**What you will do**
Reproduce word for word everything in the BERTopic text from "Introduction to BERTopic" down to "guided topic modeling.".

Motivation
Data scientists and analysts often need to guide their topic modeling process with domain knowledge or specific themes they want to extract, but traditional topic modeling approaches don’t allow for this kind of control over the generated topics.
Introduction to BERTopic
Topic modeling is a text mining technique that discovers abstract topics in a collection of documents. It helps in organizing, searching, and understanding large volumes of text data by finding common themes or patterns.
BERTopic is a topic modeling library that leverages BERT embeddings and c-TF-IDF to create easily interpretable topics. You can install it using pip:
pip install bertopic
As covered in BERTopic: Harnessing BERT for Interpretable Topic Modeling, the library provides powerful topic visualization and automatic topic discovery. In this post, we will cover guided topic modeling.

**Material supplied**
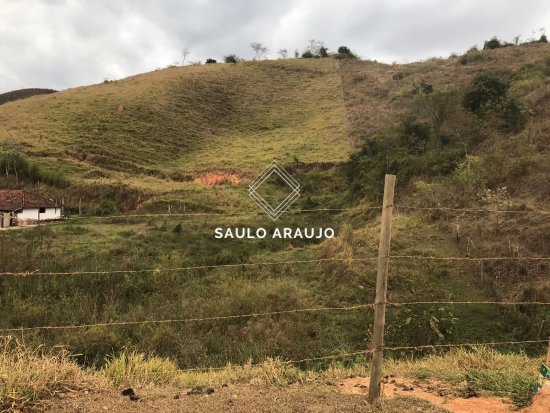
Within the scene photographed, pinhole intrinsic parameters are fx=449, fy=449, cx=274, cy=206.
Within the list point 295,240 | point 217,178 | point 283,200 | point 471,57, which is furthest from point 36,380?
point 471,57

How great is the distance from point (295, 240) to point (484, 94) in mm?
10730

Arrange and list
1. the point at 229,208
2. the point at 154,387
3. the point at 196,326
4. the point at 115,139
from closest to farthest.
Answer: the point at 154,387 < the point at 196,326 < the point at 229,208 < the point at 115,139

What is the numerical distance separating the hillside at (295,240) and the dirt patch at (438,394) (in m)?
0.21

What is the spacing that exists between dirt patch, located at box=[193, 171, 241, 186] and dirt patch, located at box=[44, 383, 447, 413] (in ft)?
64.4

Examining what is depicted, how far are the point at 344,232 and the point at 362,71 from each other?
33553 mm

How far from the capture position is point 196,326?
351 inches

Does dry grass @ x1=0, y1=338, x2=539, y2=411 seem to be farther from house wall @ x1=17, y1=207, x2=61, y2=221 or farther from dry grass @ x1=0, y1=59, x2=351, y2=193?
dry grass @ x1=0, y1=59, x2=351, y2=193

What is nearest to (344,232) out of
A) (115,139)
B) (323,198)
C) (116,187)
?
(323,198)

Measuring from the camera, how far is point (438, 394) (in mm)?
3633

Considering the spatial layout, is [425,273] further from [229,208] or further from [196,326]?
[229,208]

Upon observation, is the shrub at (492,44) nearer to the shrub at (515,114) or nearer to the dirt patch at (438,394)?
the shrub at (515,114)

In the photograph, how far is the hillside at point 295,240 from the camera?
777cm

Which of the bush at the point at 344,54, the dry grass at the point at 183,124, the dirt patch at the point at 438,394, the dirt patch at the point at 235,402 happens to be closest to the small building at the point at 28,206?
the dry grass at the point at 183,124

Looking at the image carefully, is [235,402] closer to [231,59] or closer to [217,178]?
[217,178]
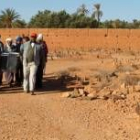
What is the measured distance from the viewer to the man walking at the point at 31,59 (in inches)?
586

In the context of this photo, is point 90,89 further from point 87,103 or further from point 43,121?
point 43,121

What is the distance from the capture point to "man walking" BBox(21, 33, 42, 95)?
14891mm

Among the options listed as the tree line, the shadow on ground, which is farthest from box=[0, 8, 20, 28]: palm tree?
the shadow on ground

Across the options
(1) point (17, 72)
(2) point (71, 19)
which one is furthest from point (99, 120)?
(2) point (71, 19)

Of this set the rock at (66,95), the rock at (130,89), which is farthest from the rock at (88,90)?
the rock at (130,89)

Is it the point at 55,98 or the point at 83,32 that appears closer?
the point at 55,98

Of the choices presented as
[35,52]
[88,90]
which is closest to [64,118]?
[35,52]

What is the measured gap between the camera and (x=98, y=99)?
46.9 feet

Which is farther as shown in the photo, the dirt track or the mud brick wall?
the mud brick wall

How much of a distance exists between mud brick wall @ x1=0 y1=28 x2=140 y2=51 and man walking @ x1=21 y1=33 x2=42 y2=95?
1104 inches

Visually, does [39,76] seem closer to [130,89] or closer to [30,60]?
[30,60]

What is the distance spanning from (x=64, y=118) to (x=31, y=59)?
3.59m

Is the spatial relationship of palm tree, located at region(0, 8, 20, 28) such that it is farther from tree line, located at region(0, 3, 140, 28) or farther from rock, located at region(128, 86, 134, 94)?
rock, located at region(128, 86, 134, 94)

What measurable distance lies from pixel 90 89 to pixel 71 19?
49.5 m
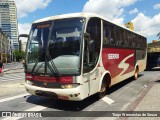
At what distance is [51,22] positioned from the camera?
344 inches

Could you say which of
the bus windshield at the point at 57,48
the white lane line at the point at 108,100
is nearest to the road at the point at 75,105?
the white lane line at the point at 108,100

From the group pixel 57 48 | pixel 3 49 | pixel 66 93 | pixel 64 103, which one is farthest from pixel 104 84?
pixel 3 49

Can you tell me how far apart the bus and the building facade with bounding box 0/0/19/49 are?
---
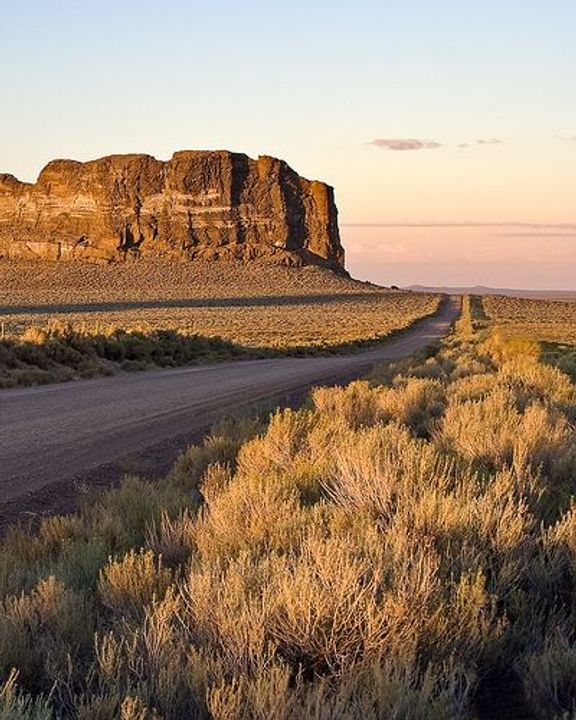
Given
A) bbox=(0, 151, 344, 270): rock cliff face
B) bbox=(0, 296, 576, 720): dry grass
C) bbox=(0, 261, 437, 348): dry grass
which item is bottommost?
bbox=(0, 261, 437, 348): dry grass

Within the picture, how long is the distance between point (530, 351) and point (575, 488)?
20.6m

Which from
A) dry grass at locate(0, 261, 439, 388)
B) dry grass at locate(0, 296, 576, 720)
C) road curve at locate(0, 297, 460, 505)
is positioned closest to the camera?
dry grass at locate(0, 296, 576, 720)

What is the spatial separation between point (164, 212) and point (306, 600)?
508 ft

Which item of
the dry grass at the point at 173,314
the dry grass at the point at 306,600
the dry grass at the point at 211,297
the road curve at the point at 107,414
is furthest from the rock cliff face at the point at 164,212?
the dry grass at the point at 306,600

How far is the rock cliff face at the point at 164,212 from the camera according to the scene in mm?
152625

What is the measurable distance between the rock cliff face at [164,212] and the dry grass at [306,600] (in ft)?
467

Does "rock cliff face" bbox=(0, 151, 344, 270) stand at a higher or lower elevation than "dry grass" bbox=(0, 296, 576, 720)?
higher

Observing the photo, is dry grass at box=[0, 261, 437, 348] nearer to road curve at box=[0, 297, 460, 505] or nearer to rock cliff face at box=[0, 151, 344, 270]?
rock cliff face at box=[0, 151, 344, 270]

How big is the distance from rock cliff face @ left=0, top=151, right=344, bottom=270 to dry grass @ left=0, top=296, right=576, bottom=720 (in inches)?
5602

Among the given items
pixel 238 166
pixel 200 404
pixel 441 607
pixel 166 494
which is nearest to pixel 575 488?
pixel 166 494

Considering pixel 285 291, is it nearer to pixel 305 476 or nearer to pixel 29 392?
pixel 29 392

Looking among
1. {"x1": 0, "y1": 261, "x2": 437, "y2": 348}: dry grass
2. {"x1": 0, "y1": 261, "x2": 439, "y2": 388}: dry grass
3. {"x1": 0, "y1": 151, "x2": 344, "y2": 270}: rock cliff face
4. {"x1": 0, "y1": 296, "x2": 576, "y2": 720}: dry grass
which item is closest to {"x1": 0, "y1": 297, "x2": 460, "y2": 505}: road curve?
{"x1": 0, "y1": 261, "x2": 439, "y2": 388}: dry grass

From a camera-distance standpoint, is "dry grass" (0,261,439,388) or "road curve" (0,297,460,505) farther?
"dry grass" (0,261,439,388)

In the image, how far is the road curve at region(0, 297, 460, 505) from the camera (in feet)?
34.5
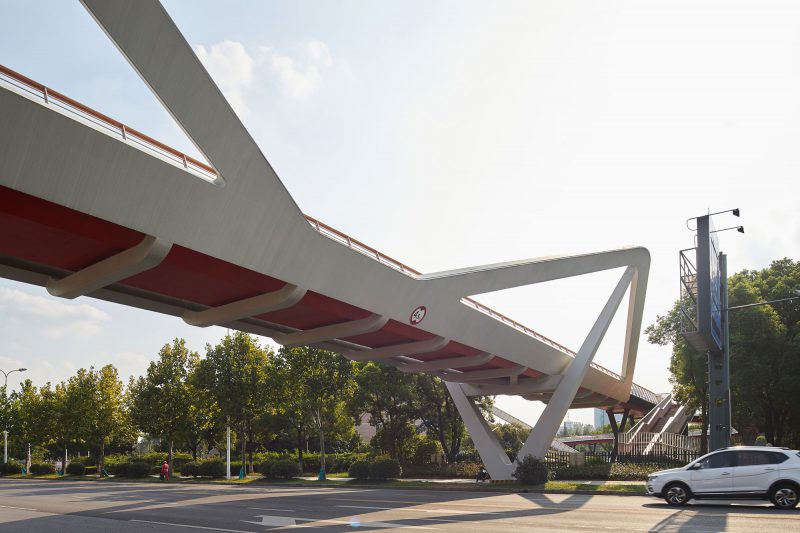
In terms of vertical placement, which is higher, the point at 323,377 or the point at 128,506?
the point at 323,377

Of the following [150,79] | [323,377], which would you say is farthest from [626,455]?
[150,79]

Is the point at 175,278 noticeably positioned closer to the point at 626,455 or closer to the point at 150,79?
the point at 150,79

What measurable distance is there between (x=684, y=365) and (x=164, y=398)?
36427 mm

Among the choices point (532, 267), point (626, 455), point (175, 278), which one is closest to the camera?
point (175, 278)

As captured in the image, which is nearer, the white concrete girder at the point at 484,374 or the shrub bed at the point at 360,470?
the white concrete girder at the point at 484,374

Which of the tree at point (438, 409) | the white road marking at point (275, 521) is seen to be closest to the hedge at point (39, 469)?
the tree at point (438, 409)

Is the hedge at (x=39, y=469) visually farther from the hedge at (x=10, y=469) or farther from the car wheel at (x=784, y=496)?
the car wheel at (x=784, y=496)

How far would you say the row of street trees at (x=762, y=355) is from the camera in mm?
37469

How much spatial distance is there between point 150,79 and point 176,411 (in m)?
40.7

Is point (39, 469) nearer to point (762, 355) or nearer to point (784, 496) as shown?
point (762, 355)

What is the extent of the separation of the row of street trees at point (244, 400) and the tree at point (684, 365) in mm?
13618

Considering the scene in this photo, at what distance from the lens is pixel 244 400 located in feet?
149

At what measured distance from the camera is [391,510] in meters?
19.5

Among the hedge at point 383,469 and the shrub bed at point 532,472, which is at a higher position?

**The answer**
Introduction to BERTopic
Topic modeling is a text mining technique that discovers abstract topics in a collection of documents. It helps in organizing, searching, and understanding large volumes of text data by finding common themes or patterns.
BERTopic is a topic modeling library that leverages BERT embeddings and c-TF-IDF to create easily interpretable topics. You can install it using pip:
pip install bertopic
As covered in BERTopic: Harnessing BERT for Interpretable Topic Modeling, the library provides powerful topic visualization and automatic topic discovery. In this post, we will cover guided topic modeling.